I feel spread out at work. Like many IT knowledge workers, I carry a
mobile phone and a tablet, and I have a laptop that uses a desktop
hypervisor, thus making the laptop at least two or three virtual
machines. Unlike most, I also use a VDI (virtual-desktop-infrastructure) session a fair number of times in the week. For
example, I recently tested, with a great deal of satisfaction, a
Windows 7 desktop that was running as a VM (virtual machine) in our VMware
infrastructure that I accessed via an Apple iPad. Calgon, take me away!

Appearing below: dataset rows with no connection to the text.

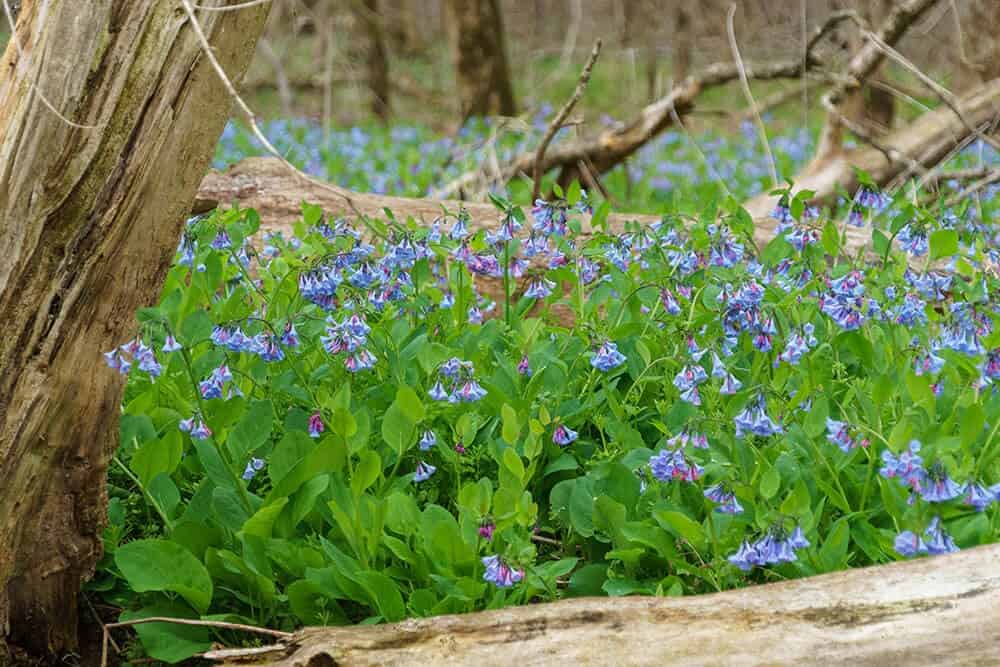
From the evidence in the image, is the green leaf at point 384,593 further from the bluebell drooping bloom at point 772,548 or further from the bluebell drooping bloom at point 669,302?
the bluebell drooping bloom at point 669,302

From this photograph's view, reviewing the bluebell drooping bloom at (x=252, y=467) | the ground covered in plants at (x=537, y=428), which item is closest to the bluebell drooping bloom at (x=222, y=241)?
the ground covered in plants at (x=537, y=428)

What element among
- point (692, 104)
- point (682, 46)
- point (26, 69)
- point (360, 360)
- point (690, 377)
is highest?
point (682, 46)

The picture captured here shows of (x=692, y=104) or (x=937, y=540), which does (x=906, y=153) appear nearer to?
(x=692, y=104)

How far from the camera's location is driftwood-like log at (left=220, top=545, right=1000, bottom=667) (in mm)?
1805

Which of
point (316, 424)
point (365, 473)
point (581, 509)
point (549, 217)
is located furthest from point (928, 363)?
point (316, 424)

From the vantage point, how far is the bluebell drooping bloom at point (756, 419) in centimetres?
216

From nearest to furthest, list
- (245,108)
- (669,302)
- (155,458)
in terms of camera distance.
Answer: (245,108)
(155,458)
(669,302)

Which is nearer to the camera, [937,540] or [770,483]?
[937,540]

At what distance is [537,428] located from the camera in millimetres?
2352

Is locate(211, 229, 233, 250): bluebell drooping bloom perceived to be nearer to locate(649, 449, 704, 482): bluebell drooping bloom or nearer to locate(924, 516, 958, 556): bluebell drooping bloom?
locate(649, 449, 704, 482): bluebell drooping bloom

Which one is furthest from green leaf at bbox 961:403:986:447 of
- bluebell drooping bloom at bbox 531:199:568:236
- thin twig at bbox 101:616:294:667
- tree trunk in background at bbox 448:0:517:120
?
tree trunk in background at bbox 448:0:517:120

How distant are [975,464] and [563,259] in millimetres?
1118

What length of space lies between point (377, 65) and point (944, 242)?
9.84 meters

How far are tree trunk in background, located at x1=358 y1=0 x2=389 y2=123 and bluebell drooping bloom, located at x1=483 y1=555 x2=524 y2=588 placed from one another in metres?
9.55
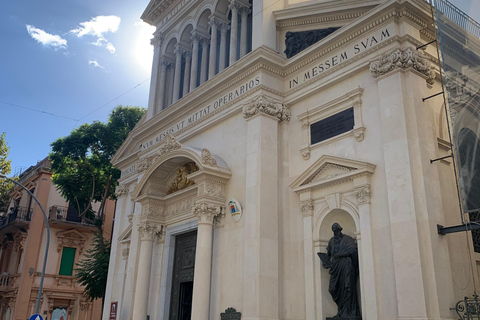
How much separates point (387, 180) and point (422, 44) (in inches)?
146

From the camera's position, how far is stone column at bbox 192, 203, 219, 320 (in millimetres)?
13055

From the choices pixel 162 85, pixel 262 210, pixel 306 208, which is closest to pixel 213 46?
pixel 162 85

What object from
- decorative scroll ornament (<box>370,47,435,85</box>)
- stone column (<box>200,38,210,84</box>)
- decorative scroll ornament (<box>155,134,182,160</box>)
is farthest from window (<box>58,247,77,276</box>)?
decorative scroll ornament (<box>370,47,435,85</box>)

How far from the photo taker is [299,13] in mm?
A: 14328

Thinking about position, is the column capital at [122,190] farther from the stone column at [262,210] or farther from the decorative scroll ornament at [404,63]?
the decorative scroll ornament at [404,63]

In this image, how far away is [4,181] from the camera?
32938 mm

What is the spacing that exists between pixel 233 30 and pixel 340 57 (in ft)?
16.7

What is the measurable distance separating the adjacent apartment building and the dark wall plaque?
74.0 feet

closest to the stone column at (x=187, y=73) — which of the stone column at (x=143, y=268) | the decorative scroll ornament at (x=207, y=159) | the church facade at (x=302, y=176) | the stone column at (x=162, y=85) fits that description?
the church facade at (x=302, y=176)

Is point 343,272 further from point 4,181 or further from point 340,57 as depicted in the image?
point 4,181

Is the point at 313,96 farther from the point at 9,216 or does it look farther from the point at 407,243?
the point at 9,216

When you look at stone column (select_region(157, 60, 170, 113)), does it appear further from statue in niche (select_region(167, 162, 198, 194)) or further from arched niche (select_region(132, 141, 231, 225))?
statue in niche (select_region(167, 162, 198, 194))

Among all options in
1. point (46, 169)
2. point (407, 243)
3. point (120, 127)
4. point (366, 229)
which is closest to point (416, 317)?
point (407, 243)

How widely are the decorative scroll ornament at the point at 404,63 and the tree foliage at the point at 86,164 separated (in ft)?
65.7
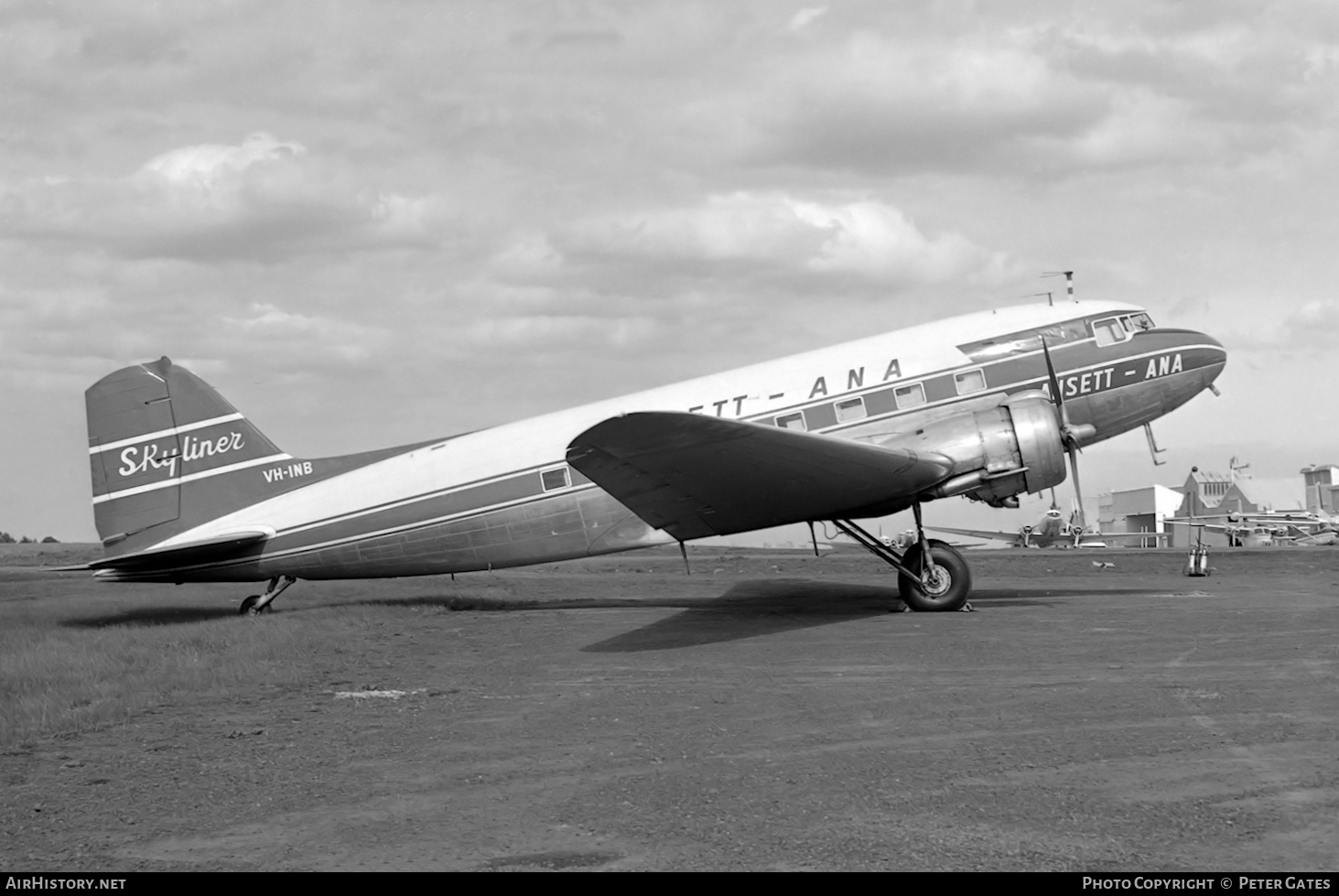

More places to work means more places to customize and control. I’m not
just talking about passwords (for which there are well-known technology
solutions) or file sharing (such as Dropbox) that are rapidly emerging
to solve the “access-from-anywhere” problem. The problem extends to
application options such as custom dictionaries, email signatures,
default email accounts and even alert tones. The veritable explosion of
the number of devices and location options is raising the specter of
user-device-management overload.
What I want is a “wherever I work, there I am.” To the extent that IT
managers can solve the time needed for individual technology workers to
manage the devices they need to do their work is the extent to which
ubiquitous computing will achieve new levels of productivity.
This isn’t a new problem. USB flash drives are a turn-of-the-millennium
attempt at file portability. I have a martini glass full of these
devices on my desk. They are handy for immediate file transfer but are
nearly useless for meaningful anywhere-access. The main deficiency of
USB flash drives is that you have to remember to take them with
you.
There are products available today that are taking a stab at the
problem. Ubuntu One and Dropbox both use the Web to provide centralized
file synchronization. And both services provide backup as well. As I’ve
pointed out, however, there are even greater levels of personalization
that I suspect consume a fair amount of user time that these
products do not touch. And likely for good reasons.
Among the many blockers to providing extensive user customization
across device platforms is the sheer complexity of the problem. Between
my three primary physical devices I use10 applications on three
different Web browser platforms and two operating systems. Customizing
the dictionary between Microsoft Word, Google Docs and the spell
checker in my Samsung Galaxy Tab and my HTC EVO 4 Android-based phone
presents a very tricky problem. Add to that complexity the fact that
the solution has to be less expensive than the time I would spend
fiddling with the devices and the situation is even worse.
I still yearn for a central management tool that would help me ride
herd over my devices. Between the phantom ringing (hearing a device
sound when, in fact, it hasn’t made any noise or vibration) and not
paying attention to audible alerts due to a lack of recognition is
starting to be a real drag for me. Constantly right-clicking to add
specialized tech terms to dictionaries is getting to be a real pain.
And customizing email signatures on my many and several devices is a
time-consuming bore.
However, until there is a “User Multi-Platform Custom Personality”
standard, I’ll be playing Bo Peep to my flock of productivity tools.